> _Excerpted text_
━━━━━━━━

ADHD is recognised as a chronic disorder that requires ongoing care and changes in service delivery as individuals advance through life. Yet, there is limited research on how services for children with ADHD change through preadolescence and adolescence. This was a retrospective, longitudinal cohort study of individuals diagnosed with ADHD before the age of 10 that collated and analysed primary care providers’ assessment and treatment practices for children with ADHD from preadolescence through to adolescence. In particular, the investigators studied:
- The frequency with which ADHD care is offered to children by primary care providers;
- The range of concerns assessed during encounters with children with ADHD;
- Treatments implemented or recommended.
Children with ADHD were identified from a larger research study that investigated the association between ADHD and driving outcomes in individuals from three primary care practices across six sites in the USA (Curry AE et al, 2017). To be included in the study, individuals had to be born between 1996 and 1997 and diagnosed with ADHD before the age of 10 years. All children were under primary care for their ADHD, with ≥1 visit between the ages of 15 and 18 years. For each child enrolled in the study, data were collected on their demographics and psychiatric comorbidities. Information on each hospital visit and factors relevant to the assessment and treatment of ADHD from preadolescence through to late adolescence (aged 15–18 years) was also collated. Data were compared among study participants and grouped into three age ranges: preadolescence (aged 9–11 years); early adolescence (12–14 years); and late adolescence (aged 15–18 years).
In total, 262 children with ADHD (78.2% male; 65.5% non-Hispanic White) were included in the study; the majority (96.2%) had private health insurance. The median age of ADHD diagnosis was 7 years (interquartile range [IQR] 6–8 years). As the children got older, the median (IQR) primary care visits for ADHD decreased (preadolescence, 12 [7–18]; early adolescence, 7 [5–11]; late adolescence, 7 [4–11]; p < 0.001). The percentage of children and adolescents with ADHD visiting their primary care provider at least once per age period and having an assessment of their ADHD symptoms also decreased over time (preadolescence, 63.0% and 59.5%; early adolescence, 53.8% and 48.1%; late adolescence, 40.8% and 38.2%, respectively; p < 0.001). The number of children and adolescents using psychotropic (p = 0.005) and stimulant (p = 0.007) medication also significantly decreased from preadolescence (70.2% and 90.8%) through early adolescence (66.0% and 86.1%) and late adolescence (56.9% and 78.5%). The percentage of children and adolescents receiving school interventions was significantly different been age groups (preadolescence, 36.3%; early adolescence, 15.6%; late adolescence, 17.6%; p < 0.001) but was generally similar for behavioural interventions (preadolescence, 14.9%; early adolescence, 13.0%; late adolescence, 20.6%; p = 0.05).

━━━━━━━━

> _Dataset entries_
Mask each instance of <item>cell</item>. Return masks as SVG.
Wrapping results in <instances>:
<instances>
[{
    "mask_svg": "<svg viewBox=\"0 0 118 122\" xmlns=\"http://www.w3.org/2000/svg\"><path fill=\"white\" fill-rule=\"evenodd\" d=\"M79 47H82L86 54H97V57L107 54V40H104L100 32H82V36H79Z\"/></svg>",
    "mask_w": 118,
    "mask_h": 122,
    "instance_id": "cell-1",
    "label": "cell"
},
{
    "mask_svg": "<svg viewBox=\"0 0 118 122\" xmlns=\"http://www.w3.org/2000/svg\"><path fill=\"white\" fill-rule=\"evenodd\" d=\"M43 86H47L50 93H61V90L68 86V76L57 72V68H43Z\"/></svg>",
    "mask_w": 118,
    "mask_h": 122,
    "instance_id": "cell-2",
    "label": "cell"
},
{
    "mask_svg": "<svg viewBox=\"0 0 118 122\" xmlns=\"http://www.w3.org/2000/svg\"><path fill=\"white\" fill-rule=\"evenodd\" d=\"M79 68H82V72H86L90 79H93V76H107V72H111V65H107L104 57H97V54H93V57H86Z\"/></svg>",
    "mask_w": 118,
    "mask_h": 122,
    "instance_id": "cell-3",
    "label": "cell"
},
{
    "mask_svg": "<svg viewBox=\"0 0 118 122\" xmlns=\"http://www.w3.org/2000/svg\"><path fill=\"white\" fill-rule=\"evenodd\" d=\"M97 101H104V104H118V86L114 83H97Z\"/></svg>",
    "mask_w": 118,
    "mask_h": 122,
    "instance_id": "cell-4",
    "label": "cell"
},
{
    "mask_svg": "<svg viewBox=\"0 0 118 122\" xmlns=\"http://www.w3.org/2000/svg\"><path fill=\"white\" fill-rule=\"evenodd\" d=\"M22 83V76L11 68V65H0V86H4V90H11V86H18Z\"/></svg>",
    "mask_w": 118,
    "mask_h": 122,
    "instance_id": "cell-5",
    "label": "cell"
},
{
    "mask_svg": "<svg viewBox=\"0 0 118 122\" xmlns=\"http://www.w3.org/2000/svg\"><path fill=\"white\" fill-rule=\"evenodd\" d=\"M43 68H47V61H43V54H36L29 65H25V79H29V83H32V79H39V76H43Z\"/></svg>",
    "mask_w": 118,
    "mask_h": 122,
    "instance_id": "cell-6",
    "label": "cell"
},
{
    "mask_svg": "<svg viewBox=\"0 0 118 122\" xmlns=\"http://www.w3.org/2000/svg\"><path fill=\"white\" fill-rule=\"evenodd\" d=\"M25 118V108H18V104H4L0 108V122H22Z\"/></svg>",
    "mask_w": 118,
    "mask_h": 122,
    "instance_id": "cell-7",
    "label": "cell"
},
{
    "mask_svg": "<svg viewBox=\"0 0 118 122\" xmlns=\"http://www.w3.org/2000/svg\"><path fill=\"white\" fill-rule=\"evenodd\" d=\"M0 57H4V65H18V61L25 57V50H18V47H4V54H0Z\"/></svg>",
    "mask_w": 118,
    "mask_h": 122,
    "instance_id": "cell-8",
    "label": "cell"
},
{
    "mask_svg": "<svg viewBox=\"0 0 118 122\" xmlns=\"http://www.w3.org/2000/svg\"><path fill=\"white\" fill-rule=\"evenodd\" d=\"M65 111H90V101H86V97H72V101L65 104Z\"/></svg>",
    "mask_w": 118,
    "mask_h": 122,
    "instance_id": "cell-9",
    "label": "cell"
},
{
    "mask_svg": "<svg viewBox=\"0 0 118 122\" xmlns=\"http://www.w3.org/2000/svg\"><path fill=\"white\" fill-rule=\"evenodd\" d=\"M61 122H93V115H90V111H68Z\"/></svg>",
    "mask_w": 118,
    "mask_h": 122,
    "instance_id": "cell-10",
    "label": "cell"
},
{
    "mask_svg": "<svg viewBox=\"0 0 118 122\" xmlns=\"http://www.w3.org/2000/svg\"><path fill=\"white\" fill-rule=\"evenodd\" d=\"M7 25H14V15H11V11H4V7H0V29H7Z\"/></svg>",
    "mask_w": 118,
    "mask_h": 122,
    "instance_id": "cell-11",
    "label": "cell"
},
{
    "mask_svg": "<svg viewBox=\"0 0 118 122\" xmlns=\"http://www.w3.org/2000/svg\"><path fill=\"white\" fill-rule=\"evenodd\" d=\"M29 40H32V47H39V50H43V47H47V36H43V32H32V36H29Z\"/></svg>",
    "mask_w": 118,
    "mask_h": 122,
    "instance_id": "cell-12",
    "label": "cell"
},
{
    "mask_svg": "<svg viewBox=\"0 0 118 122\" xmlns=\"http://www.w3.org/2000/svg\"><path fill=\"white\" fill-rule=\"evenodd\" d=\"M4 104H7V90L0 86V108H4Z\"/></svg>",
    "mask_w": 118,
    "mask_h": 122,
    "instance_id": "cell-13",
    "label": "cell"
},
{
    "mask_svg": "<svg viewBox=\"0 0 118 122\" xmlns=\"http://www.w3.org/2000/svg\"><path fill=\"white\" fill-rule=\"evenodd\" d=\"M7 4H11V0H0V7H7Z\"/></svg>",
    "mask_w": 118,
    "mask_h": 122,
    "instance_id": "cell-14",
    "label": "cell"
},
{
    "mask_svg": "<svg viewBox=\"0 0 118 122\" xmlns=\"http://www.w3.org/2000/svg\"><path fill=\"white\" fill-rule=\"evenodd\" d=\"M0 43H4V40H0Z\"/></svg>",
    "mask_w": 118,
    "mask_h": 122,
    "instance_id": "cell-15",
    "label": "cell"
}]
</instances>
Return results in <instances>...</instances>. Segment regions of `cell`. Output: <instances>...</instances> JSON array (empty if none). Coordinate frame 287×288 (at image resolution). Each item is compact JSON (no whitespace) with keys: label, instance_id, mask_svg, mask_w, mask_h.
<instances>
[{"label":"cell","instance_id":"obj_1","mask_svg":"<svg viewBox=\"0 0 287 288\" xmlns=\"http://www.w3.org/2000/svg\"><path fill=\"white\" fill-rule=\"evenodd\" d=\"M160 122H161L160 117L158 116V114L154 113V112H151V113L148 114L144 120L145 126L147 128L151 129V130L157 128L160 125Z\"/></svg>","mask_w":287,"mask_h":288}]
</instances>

━━━━━━━━

> _About this task_
Rewrite the ADHD care summary from "ADHD is recognised" through "implemented or recommended.", switching "primary care providers" to "family doctors".

> _Task answer_
ADHD is recognised as a chronic disorder that requires ongoing care and changes in service delivery as individuals advance through life. Yet, there is limited research on how services for children with ADHD change through preadolescence and adolescence. This was a retrospective, longitudinal cohort study of individuals diagnosed with ADHD before the age of 10 that collated and analysed family doctors’ assessment and treatment practices for children with ADHD from preadolescence through to adolescence. In particular, the investigators studied:
- The frequency with which ADHD care is offered to children by family doctors;
- The range of concerns assessed during encounters with children with ADHD;
- Treatments implemented or recommended.